Cuma günleri temizliğe gelen Esma'mıza rica ettim. 2 erkek annesi olarak traş bile elinden gelen Esma'mız , İdil arka bahçeye oynamaya gittiğinde saçımı kazıdı.
Bir yandan da "Senin yüzünden kuzum bana küsüyor, yine annemi kelleştirmişsin diye bana fırça atıyor" dedi.
Akşam yemeğe çağırdığımız kuzu yemeği babası ile mutfakta yedi, yanıma gelmedi. Ben yanına gittiğimde gözler yaşlıydı ve hiç yüzüme bakmıyordu. Kucağıma aldım, belki yarım saat daha yüzüme bakmadan ağladı.
"Ben senin saçlı halini daha çok beğeniyorum" diye ağladı. "Bende saçlı halimi seviyorum ama ne yapalım? Gene uzayacak, hep uzuyor ya" dedim.
Sonra "Seni üzmek istemezdim ama ne zaman iyileşeceksin?" diye sordu.
Bir anne olarak en zorlandığım şey.
Yalan söylemeden büyütüyorum, önce hayır diyorsam sonra asla evet demiyorum ve söz verdiğim şeyi muhakkak yapıyorum ama bu soruya verilecek bir cevabım yok...

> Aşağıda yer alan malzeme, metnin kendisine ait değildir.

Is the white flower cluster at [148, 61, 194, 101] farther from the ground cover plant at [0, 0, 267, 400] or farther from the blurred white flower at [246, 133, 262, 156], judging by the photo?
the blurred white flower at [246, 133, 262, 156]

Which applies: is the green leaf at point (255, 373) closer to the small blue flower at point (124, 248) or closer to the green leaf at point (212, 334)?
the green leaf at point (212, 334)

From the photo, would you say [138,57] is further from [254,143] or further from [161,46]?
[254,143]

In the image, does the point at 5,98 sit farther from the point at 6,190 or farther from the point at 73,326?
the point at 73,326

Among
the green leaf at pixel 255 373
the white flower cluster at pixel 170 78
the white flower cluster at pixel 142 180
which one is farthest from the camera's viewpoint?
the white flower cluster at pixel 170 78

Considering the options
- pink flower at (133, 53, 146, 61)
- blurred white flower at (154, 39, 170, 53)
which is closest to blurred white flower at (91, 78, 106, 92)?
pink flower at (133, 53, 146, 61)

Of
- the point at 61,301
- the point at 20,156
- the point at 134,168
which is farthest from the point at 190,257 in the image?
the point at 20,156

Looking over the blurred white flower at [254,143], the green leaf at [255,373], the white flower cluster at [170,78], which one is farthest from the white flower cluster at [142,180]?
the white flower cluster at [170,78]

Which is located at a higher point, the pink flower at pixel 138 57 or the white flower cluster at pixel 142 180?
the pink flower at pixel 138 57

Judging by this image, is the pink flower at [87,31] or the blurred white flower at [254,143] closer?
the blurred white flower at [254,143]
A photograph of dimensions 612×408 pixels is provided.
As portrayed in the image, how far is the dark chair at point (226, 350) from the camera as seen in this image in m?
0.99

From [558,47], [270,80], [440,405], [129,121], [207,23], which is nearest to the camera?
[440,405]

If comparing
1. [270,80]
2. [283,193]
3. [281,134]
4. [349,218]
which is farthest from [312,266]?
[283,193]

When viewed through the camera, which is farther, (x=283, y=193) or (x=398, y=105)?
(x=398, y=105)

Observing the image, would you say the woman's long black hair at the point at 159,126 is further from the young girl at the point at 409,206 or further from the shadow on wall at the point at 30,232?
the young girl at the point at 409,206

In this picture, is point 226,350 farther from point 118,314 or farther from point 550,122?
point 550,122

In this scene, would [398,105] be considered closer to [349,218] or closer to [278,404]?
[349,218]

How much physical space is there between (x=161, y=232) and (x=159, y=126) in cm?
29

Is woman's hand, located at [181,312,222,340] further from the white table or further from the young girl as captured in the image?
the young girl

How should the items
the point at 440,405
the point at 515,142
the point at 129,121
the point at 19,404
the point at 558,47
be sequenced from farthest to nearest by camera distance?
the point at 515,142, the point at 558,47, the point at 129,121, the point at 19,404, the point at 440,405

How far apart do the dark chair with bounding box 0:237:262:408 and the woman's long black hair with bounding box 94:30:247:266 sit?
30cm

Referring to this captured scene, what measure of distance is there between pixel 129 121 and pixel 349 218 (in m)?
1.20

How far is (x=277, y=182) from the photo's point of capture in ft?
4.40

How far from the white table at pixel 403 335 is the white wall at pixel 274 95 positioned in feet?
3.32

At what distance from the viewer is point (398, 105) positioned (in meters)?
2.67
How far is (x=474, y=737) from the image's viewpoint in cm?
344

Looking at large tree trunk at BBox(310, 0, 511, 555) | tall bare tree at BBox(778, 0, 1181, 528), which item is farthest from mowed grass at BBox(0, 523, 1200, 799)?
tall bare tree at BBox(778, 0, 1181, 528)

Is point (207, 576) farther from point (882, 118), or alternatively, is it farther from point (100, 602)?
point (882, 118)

Allah bilir deyip Allah'ı insanlara hastalık ya da kötü şeyler veren olarak sevmemesini istemiyorum. O yüzden cevabı benimde bilmediğimi, elbet iyileşeceğimi ama zamanını kimsenin bilmediğini söylüyorum.
Bugünde canım Derviş'im gidip kafasını kazıttı. Annem "Oğlum sen niye kırptırdın saçını?" diye sorunca
"Avradıma hep destek, tam destek" demez mi? Akşam sokaktan toplanan İdoş ise bu sefer ağlamadı ve bizimle resim çektirdi.